Life of the Mill Girls

In my spare time I enjoy quilting. I’m pleased to share that I have a quilt in a museum exhibition at the New England Quilt Museum in Lowell, Massachusetts. The show opens November 15th and sounds like it will be inspiring, delightful and diverse. This is our inaugural exhibition in a museum so we’re quite excited!
The New England Quilt Museum asked quilters to interpret how Lowell could inspire them to create in fabric. You can see my answer to this challenge in the photo. The corresponding artist statement reads:
I am a fiber artist. I have been sewing since I was old enough to lace a shoestring through a cardboard sewing card. Today I enjoy quilting for pleasure and sewing for my business that caters to pastors and churches. My work usually tells a story.
I find contentment in researching, contemplating and designing a new piece. Once I am comfortable with the design, I dive in and become very focused in the actual production.
“Inside the Life of a Mill Girl” grew out of reading about the young women who headed to work in the mills with great anticipation of how their lives would be changed. The symbols represent the bell that rang for every step of their grueling work schedule. The shuttle and the saw tooth borders symbolize the type of work that was performed amidst much machinery. The oil lamp stands for the dangerous working conditions in the mills. The promises made of a safe life with healthy meals and a regard for high moral standards are characterized in this quilt’s boarding house and church steeple. Lastly the steps of picking, carding, spinning, warping and weaving are graphically included to complete this piece.

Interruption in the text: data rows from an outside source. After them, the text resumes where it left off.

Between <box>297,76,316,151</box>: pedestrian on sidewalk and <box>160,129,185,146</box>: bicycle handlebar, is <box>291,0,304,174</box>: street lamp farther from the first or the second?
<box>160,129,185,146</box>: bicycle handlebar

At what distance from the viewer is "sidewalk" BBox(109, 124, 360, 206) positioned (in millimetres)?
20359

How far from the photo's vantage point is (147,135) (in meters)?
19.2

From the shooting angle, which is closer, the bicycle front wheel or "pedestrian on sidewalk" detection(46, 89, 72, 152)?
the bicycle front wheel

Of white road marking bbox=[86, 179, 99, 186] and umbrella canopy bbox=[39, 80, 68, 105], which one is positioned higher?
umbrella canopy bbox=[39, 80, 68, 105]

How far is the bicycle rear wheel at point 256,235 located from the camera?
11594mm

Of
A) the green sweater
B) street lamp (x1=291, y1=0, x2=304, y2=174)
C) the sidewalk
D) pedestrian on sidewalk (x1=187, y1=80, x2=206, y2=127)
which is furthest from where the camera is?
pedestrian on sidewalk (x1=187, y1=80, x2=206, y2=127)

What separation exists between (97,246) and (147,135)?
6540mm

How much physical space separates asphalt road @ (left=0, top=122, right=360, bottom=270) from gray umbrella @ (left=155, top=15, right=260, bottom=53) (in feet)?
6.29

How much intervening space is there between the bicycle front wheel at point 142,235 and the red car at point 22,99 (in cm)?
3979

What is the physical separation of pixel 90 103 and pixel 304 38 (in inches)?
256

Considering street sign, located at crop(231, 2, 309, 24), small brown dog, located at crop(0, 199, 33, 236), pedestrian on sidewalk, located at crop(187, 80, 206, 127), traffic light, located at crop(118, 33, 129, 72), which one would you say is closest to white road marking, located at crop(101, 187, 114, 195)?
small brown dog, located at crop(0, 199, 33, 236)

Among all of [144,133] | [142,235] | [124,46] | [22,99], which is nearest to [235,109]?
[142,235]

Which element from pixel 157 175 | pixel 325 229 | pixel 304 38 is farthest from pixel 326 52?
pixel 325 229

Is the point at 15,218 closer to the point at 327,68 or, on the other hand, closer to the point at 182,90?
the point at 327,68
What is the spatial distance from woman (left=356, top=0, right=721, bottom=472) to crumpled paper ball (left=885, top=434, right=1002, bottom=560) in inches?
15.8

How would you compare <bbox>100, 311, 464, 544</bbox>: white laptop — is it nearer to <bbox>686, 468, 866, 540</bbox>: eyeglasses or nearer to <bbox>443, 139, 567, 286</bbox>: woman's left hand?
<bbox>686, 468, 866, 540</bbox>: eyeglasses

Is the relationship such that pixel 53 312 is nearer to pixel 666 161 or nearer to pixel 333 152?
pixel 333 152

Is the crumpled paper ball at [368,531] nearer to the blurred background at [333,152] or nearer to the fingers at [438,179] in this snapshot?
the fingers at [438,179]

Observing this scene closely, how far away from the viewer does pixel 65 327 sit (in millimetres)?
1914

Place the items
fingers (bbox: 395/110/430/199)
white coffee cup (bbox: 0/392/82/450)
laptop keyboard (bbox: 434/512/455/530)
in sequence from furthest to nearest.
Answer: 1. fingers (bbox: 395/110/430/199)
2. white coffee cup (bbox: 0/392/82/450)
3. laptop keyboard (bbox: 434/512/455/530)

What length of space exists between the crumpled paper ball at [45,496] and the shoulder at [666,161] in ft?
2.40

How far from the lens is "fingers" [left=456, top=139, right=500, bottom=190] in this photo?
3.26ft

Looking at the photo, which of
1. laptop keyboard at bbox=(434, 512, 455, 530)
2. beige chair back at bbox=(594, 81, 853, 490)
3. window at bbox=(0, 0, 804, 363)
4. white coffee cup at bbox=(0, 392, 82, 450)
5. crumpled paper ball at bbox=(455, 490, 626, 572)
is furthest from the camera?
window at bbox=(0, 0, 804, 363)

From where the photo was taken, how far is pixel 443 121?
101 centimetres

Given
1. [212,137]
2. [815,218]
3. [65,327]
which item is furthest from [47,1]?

The accomplishments, courage, and independence of the young mill girls are something we can learn from and be encouraged to apply to our lives today.

I think we can easily find inspiration in the story of the mill girls who went to work to earn money for their struggling farm families, tolerated work conditions that did not promote a joyful environment, yet diligently went to church, loved to read and appreciated the arts.